• _Materials provided_
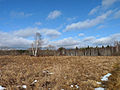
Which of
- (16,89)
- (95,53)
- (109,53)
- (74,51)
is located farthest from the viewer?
(74,51)

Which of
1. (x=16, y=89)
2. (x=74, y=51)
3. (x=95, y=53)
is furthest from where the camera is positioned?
(x=74, y=51)

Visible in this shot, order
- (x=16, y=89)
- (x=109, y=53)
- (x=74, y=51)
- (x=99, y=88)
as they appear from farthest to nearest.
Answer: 1. (x=74, y=51)
2. (x=109, y=53)
3. (x=99, y=88)
4. (x=16, y=89)

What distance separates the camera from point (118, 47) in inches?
1172

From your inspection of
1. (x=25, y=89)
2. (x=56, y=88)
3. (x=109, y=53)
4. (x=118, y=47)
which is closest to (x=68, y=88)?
(x=56, y=88)

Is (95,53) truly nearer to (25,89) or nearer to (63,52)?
(63,52)

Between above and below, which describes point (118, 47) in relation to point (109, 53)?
above

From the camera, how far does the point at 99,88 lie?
2924 millimetres

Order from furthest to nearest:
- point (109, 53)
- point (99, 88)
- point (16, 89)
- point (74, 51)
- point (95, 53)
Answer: point (74, 51)
point (95, 53)
point (109, 53)
point (99, 88)
point (16, 89)

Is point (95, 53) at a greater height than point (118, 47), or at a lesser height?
lesser

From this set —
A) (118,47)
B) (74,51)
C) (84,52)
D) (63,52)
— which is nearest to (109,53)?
(118,47)

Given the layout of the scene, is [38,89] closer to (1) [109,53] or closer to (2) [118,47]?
(1) [109,53]

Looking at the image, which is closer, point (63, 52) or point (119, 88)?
point (119, 88)

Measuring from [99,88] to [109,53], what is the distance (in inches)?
Answer: 1216

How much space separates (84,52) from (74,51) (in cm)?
394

• _Short problem_
Leave the pictures out and reproduce each record exactly as written.

• _Solution for this task_
Which of
- (16,89)
- (95,53)
- (109,53)
- (74,51)
is located farthest from the viewer?
(74,51)

Which of
1. (x=16, y=89)
2. (x=74, y=51)
3. (x=95, y=53)
is furthest from where the camera is positioned?
(x=74, y=51)

Visible in this shot, order
- (x=16, y=89)
- (x=109, y=53)
- (x=74, y=51)
- (x=99, y=88)
as they appear from farthest to nearest.
Answer: 1. (x=74, y=51)
2. (x=109, y=53)
3. (x=99, y=88)
4. (x=16, y=89)

What distance separates the camera from point (118, 47) in inches?
1172

From your inspection of
1. (x=25, y=89)
2. (x=56, y=88)
3. (x=109, y=53)
4. (x=118, y=47)
which is closest to (x=68, y=88)?
(x=56, y=88)

Is (95,53) truly nearer to (25,89) or nearer to (63,52)?
(63,52)

Between above and below, which describes point (118, 47) in relation to point (109, 53)?
above

From the camera, how far does the point at 99,88 lie?
2924 millimetres

Order from furthest to nearest:
- point (109, 53)
- point (99, 88)
- point (16, 89)
- point (74, 51)
- point (95, 53)
Answer: point (74, 51)
point (95, 53)
point (109, 53)
point (99, 88)
point (16, 89)

Is point (95, 53) at a greater height than point (118, 47), or at a lesser height?
lesser

From this set —
A) (118,47)
B) (74,51)
C) (84,52)
D) (63,52)
— which is nearest to (109,53)?
(118,47)

Given the layout of the scene, is [38,89] closer to (1) [109,53] or closer to (2) [118,47]?
(1) [109,53]

Looking at the image, which is closer, point (63, 52) or point (119, 88)?
point (119, 88)

Measuring from [99,88] to [109,53], what is the distance (in inches)?
Answer: 1216

How much space separates (84,52) from (74,51) (in cm)?
394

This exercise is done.